Question of the Day My Name Prompts
A teacher friend and I were talking about the importance of using our students names throughout the day, especially in a positive way.
Lots of times when children hear their names, it’s followed by, “don’t do that” or “stop that.”
Displaying children’s names in positive ways is a game-changer, and I like to do it in as many ways as I can think of.
So each day at circle time we sing one another’s names with welcome songs and we talk about them for the question of the day.
Plus, the letter cards and alphabet question cards encourage children to use the letters in other ways. We have used them to find items in the room that begin with that letter sound. We have also had lengthy discussions about why some of the letters are red (vowels) and some of the letters are blue (consonants). There are so many options for great literacy building with these question of the day cards!
Question of the Day Which Do You Prefer Prompts
Opinions run strong in preschool! My preschoolers adore answering opinion questions…sometimes they struggle to pick just one but this prompt helps them to make decisions and explore the likes/dislikes of their classmates. They love to see which one the teacher will choose and I save that until the very end for the grand finale!
They love to think of their own which do you prefer items too. We often spotlight children who have come up with new comparisons and then we use them for our next question of the day!
Question of the Day Rhyming Prompts
Using these question of the day rhyming prompts turns rhyming into such a fun game! Kids love to figure out additional words that rhyme with the rhyming card too. Plus on the days when the words don’t rhyme, it’s a great opportunity to talk about why they don’t rhyme but perhaps what they have in common like both seed and sun begin with the /s/ sound.
Question of the Day Animal Prompts
Probably the topic that children love to talk about the most is animals!
And it goes far beyond the preschool years. In second grade, my daughter’s class had a guinea pig, and she had guinea pigs on the brain 24/7 for months. She wrote about them, researched them, drew pictures, and couldn’t think of much else besides guinea pigs.
Each child has that one type of animal that they are fascinated by or just love.
So I came up with circle time lesson plans that involved animals in my Question of the Day activities.
I like to spend about a week on each topic. Topics such as animals can go on for ages, and you could do different animals each month. There are so many possibilities with it. Other topics that we love to ask questions about are holidays, insects and bugs, or whatever theme we are working on for the week.
Question of the Day Printable Cards
Overall, it’s important to make the question of the day a time when it is simple for you to implement.

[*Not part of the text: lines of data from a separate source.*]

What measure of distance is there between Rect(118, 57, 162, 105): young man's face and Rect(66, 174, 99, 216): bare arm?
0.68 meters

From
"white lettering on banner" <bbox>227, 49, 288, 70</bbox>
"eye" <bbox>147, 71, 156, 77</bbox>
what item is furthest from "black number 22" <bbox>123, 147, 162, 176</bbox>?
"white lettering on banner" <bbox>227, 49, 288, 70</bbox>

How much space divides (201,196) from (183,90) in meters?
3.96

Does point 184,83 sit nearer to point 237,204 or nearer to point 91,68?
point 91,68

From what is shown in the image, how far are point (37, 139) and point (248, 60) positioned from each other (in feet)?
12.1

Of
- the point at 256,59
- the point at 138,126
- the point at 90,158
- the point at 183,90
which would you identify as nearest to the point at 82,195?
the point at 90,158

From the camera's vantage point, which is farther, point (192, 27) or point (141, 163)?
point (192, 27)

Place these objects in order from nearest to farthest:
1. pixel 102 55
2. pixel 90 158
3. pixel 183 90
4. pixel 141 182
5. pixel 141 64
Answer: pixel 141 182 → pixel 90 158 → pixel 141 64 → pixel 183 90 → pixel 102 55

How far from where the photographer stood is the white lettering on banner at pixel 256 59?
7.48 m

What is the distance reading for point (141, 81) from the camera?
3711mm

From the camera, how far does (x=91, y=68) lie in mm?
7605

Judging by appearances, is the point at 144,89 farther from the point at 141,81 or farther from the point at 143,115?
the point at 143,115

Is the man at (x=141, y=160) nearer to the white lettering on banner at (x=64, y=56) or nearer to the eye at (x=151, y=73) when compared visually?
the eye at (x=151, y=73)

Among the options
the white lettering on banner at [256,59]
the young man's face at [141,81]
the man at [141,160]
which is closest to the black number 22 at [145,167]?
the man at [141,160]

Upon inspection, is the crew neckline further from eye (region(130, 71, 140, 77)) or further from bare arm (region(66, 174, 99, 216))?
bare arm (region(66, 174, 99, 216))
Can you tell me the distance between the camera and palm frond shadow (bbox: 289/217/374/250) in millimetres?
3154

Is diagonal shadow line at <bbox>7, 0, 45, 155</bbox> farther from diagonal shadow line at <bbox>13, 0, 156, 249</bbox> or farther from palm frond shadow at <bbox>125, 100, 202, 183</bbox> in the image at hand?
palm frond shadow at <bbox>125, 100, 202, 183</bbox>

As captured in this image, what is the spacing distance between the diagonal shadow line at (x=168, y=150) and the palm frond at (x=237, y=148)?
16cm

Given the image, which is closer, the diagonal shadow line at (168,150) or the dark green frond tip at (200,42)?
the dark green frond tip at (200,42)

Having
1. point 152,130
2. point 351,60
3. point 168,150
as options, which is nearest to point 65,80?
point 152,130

No one has tons of prepping time, and Question of the Day should be easy and not a burden. For years, I just wrote out Question of the Day on easel paper or a whiteboard.
If I can’t easily do a Question of the Day idea, then it just doesn’t happen. I have a tendency to overcomplicate things, so my system is easy-peasy.
I made my own Question of the Day printable cards so that each time I do Question of the Day now, it’s all set and easy to use on different classes. Once you prep it once, it’s all set forever.
And can I be honest? I learned a few years ago that as much as I love laminating my teaching materials, I love not having to laminate them even more!
So when it comes to Question of the Day, I have a secret. I print them out on photo paper instead of regular paper. That way they are all pretty and glossy, and I wasn’t spending the day cutting and laminating. All I do is print and cut once. Laminating still has its benefits, but I just love that shortcut.